* [BRIEF] Copy the records below exactly as they stand. Leave out the pictures.

*** Opening of DATASET ***

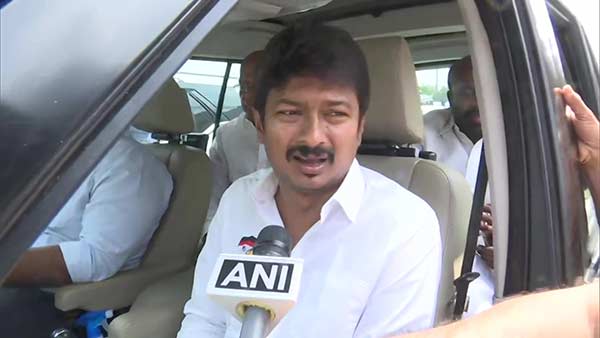 சீரியசாக எடுக்கவில்லை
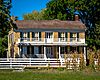 J. B. Mahaffie House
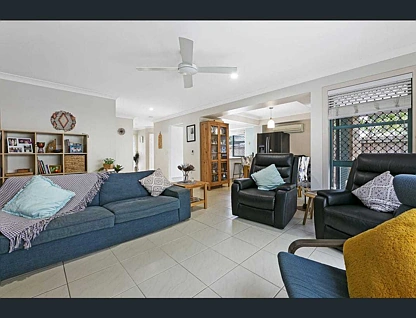 4/15 Gordon Street, Labrador, Gold Coast, 3 Bedrooms, 2 Bathrooms, House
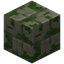 Mossy Limestone Bricks
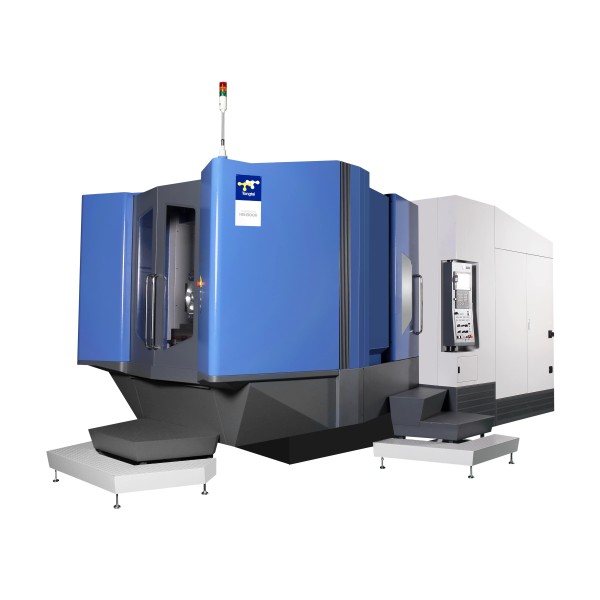 เครื่องจักร ไต้หวัน　Tongtai Machinery HB-500II HB-630 HB-800II　ไทย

*** Close of DATASET ***

* [REPLY]
 சீரியசாக எடுக்கவில்லை
 J. B. Mahaffie House
 4/15 Gordon Street, Labrador, Gold Coast, 3 Bedrooms, 2 Bathrooms, House
 Mossy Limestone Bricks
 เครื่องจักร ไต้หวัน　Tongtai Machinery HB-500II HB-630 HB-800II　ไทย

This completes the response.